European Affairs Minister Janos Boka of Hungary speaks during the informal meeting of the EU General Affair council in Budapest, Hungary, Tuesday, Sept. 3, 2024 Source: Zoltan Mathe/MTI via AP

EU Ministers Take a Public Swipe at Hungary over Homophobic, Anti-Democratic Stances

Lorne Cook READ TIME: 2 MIN.

Senior government ministers from Ireland, Luxembourg and Belgium took a very public swipe at Hungary on Tuesday, raising questions about whether Prime Minister Vitkor Orbán's stridently nationalist cabinet respects European Union values and standards.

Hungary took over the 27-nation bloc's rotating presidency in July. Orbán immediately made a surprise trip to Moscow to meet with Russian President Vladimir Putin, angering several of his EU counterparts, who insisted that the Hungarian leader did not represent them.

"I will ask also my colleague (European Affairs Minister János Bóka) if tomorrow he plans a trip to Moscow, because this seems to be a habit for Hungarian politicians," Luxembourg Foreign Minister Xavier Bettel said at a meeting in Budapest.

Beyond its ties with Russia, Orbán's government has irritated its EU partners by promoting hostility to migrants and LGBTQ+ rights, and by controlling public media. Millions of euros in EU funds have also been frozen over concerns about democratic backsliding in Hungary.

Bettel, his Belgian counterpart Hadja Lahbib and Irish European Affairs Minister Jennifer Carroll McNeill said that they had held joint meetings with members of the Hungarian media, civil society and LGBTQ+ representatives ahead of Tuesday's meeting, which Bóka chaired.

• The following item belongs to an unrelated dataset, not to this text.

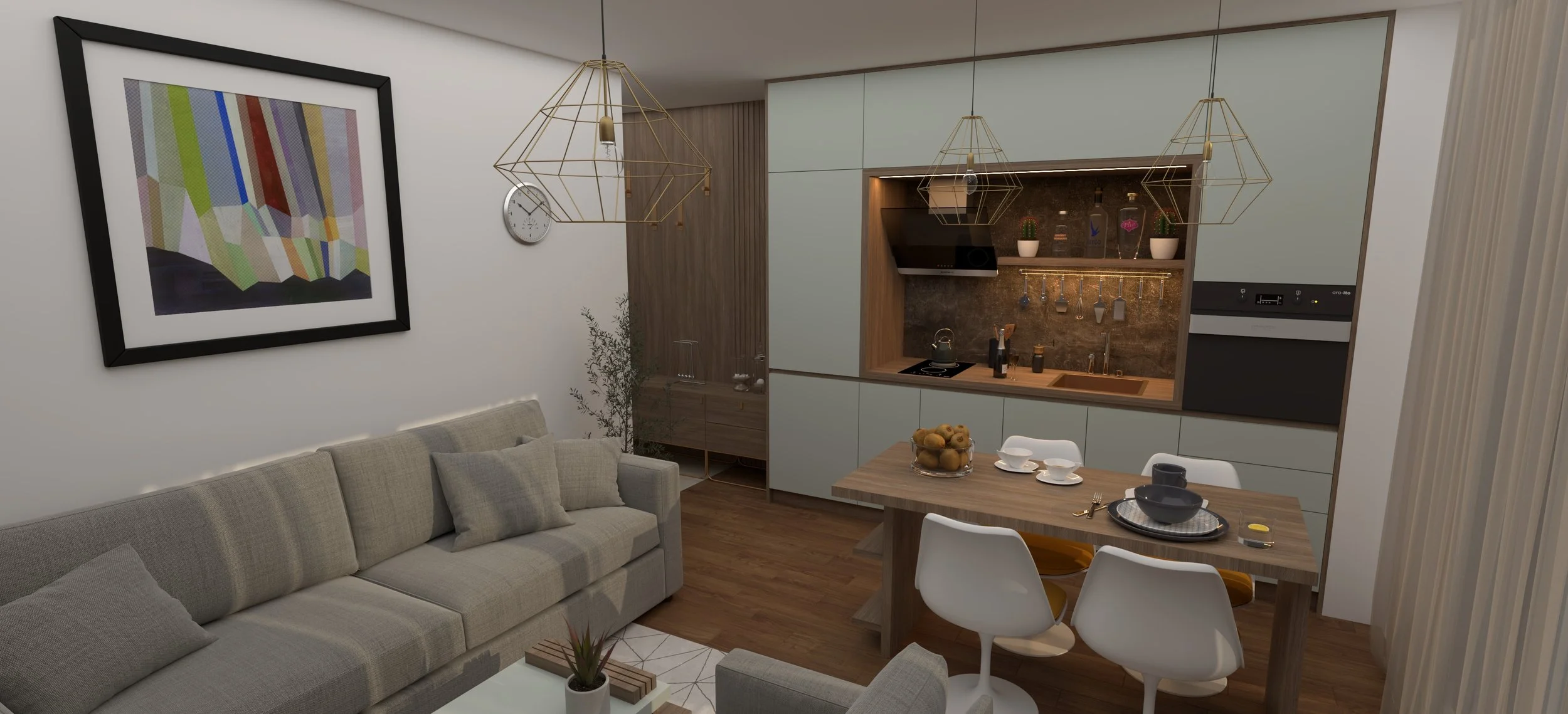 render (2).jpg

"This is extremely important to us in Ireland: human rights, fundamental freedoms, rule of law," Carroll McNeill said. "I'm pleased to be here with my colleagues to just further discuss the rule of law and the concerns that we have and as they relate to the future of Europe."

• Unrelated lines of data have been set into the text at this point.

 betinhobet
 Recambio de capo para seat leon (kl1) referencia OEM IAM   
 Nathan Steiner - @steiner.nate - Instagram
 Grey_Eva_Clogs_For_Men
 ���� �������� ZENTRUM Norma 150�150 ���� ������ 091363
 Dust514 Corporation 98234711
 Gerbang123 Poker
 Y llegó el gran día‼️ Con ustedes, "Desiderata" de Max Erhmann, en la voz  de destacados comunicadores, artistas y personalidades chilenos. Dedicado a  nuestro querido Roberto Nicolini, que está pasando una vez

The ministers made their statements directly to a Hungarian TV camera, without prompting from reporters. It was an unusual and potentially embarrassing public display for Hungary, given that EU member countries rarely criticize each other in public.

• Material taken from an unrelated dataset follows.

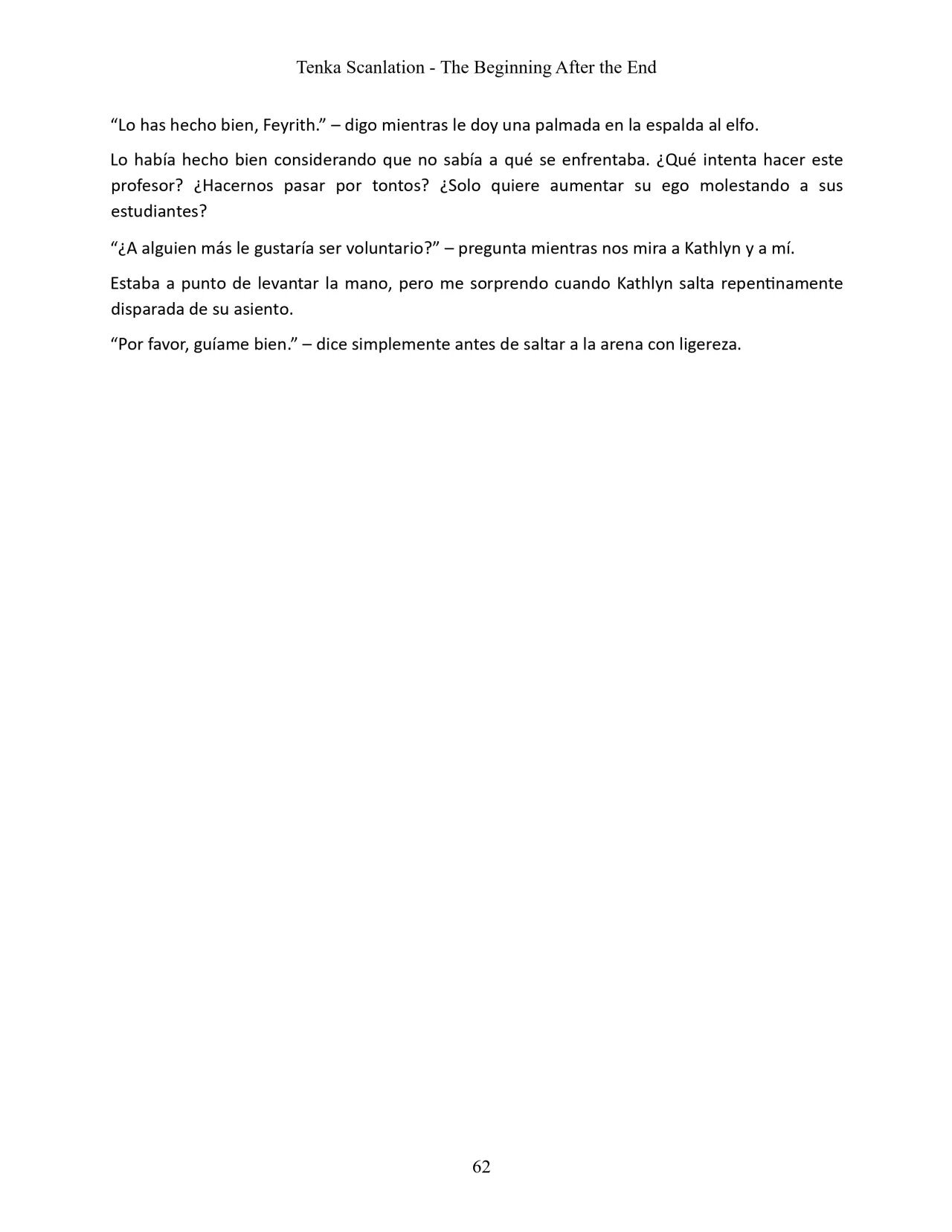 Capitulo 50.10 page 10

Lahbib said she would send a message that "the Hungarian presidency should be ambitious, that it works to unite, to build bridges between the 27 European Union member states." She urged Budapest to lift its veto on EU funds helping to supply weapons to Ukraine.

Many EU countries have been sending lower-level officials to meetings hosted by Hungary in protest at its conduct. Last week, EU foreign policy chief Josep Borrell also used his convening powers to shift a gathering of the bloc's foreign ministers from Budapest to Brussels.

At Tuesday's meeting, things were taken to a new level.

"For me it was important to be in Budapest today. You know, big questions: do we come, don't we come, should we come, is it good to come, is it better to boycott," Bettel mused. "Not being here would, I think, be an error. But being here means also to be loud."

Bóka played down the tensions, saying that the ministers had informed him of their meetings and that he saw no problem with this.

He said that more than half of the member countries were represented at senior level, although he conceded that the EU's executive branch, the European Commission, had not sent one of its policy commissioners as it usually does.

"The atmosphere of today's council reflected a sense of cooperation, and a willingness on the part of member states to cooperate with the Hungarian presidency, and I welcome this," Bóka told reporters after the meeting had concluded.

Hungary's mandate at the EU helm ends on Dec. 31.